Cranberries and the many ways to prepare them

Many people pass cranberries up in the grocery store not knowing what to do with them.

Cranberries are very popular this time of the year. Many people pass them up in the grocery store not knowing what to do with them. Did you know that Michigan grows cranberries?  According to the Michigan Ag Council, they are grown on about 280 acres throughout Michigan, in the Upper Peninsula, the lower part of the northern peninsula and Southwest Michigan. 

Cranberries are an excellent source of nutrition and vitamins like Vitamin C. Depending on how you prepare cranberries you could be helping prevent UTI’s, ulcers and gum disease! They also contain antioxidants that may protect against heart disease and certain types of cancer. For round-the-clock protection, snack or cook with a form of cranberries once a day.

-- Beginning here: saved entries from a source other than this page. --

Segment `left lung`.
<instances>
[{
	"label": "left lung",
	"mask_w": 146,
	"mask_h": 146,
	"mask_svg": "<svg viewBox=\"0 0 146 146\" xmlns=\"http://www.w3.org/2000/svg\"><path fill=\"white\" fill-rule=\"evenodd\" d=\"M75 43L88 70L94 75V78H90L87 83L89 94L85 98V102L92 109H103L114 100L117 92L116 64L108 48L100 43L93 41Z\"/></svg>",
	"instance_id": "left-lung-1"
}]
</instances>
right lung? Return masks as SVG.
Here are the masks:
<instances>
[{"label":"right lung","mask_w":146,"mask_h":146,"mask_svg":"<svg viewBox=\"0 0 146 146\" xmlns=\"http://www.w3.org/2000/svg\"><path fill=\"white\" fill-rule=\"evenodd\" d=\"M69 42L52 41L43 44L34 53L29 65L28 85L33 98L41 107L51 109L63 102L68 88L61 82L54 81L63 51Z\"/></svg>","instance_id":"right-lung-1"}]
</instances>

When selecting fresh berries, they should be brightly colored, fully red or yellowish-red with a smooth, glossy and firm skin. Berries can be kept in the original packaging in the refrigerator for up to four weeks. They can also be frozen for up to one year. Do not refrigerate or freeze cranberries that are shriveled, soft or have blemishes, they should be discarded.

Different ways to use cranberries

Raw: In their raw state, cranberries are very tart and bland tasting. Adding them as fresh or dried to recipes adds color and texture. 

Preserving: Fresh cranberries can be preserved in home-canned items like Spicy Cranberry Salsa, Cranberry Orange Chutney and Cranberry Sauce. These items would make great gifts or add flavor to a meat dish or be a great side dish.

Dehydrating:  Cranberries can also be dried at home, offering a healthy snack or salad garnish.  

Take advantage of one of Michigan’s fresh products and enjoy something different this year. Whether you decide to enjoy fresh cranberries or preserve them, Michigan State University Extension suggests following simple food safety practices to get the optimal quality from your berries. These include keeping your work area clean, washing hands and working with clean cutting boards and knives.